* **Data section**

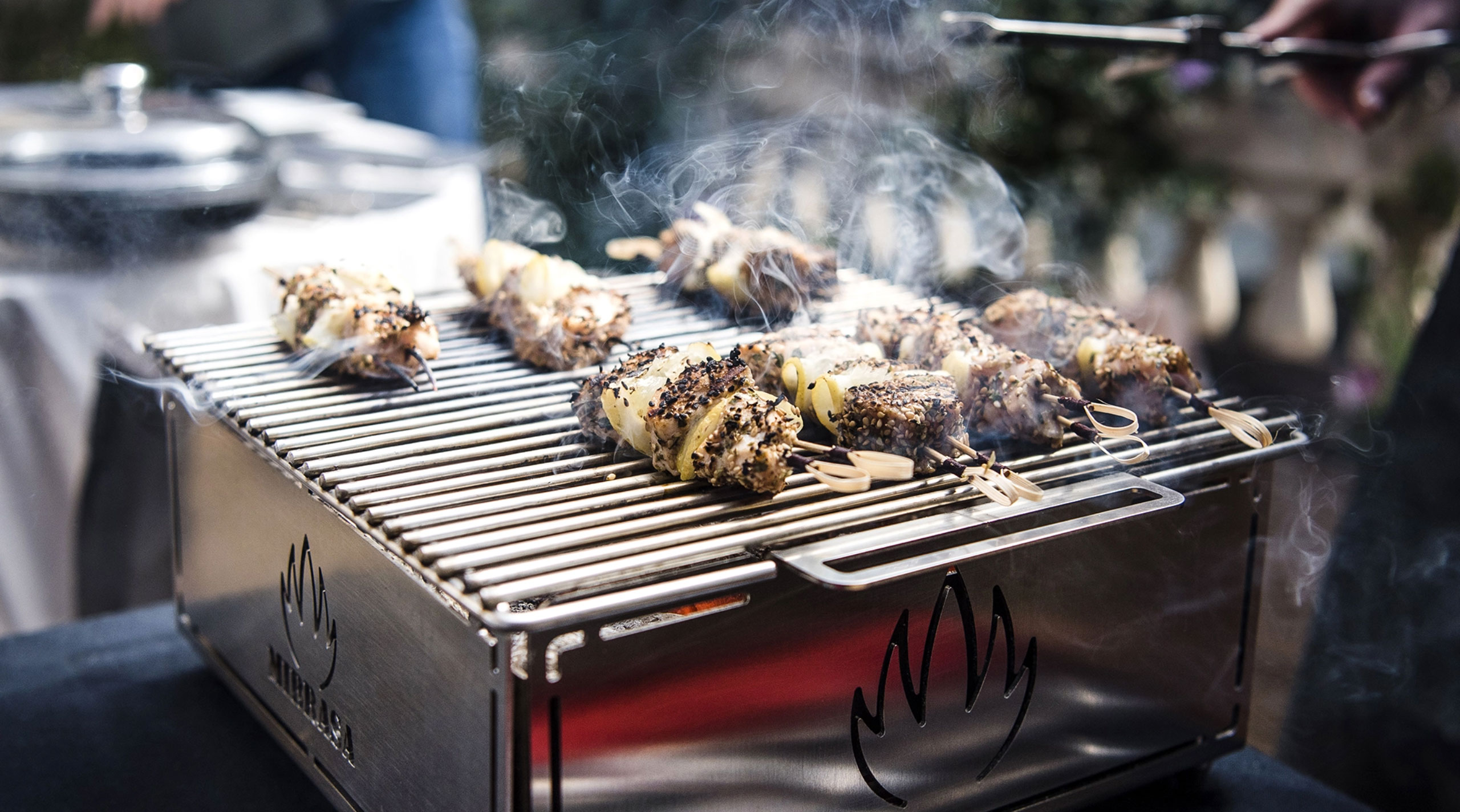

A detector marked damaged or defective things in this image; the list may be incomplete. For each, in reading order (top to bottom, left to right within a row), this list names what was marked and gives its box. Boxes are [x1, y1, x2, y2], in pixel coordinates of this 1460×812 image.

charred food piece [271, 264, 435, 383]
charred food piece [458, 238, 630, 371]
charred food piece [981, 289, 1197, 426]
==
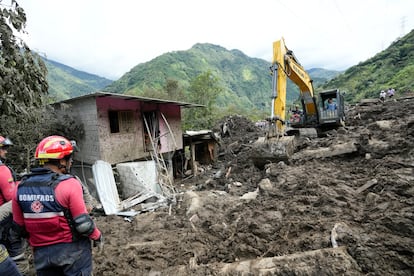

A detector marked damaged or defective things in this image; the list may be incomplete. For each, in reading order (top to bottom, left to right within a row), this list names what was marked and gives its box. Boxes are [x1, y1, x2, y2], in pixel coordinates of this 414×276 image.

* **Exercise details**
Convert the lines starting with the one that contains "this 1460×812 image." and going on through the one that contains "charred food piece [981, 289, 1197, 426]" into a numbered list. Leave out any blank lines.

* **Exercise result**
1. A detector marked damaged or defective things in this image; the list may be incomplete. For each, in reading order (top to bottom, left to right within a row), this list names what was marked and gives its box. Boxes are [x1, y1, x2, y2], in pixel coordinates of this 1460×812 image.
2. charred food piece [271, 264, 435, 383]
3. charred food piece [458, 238, 630, 371]
4. charred food piece [981, 289, 1197, 426]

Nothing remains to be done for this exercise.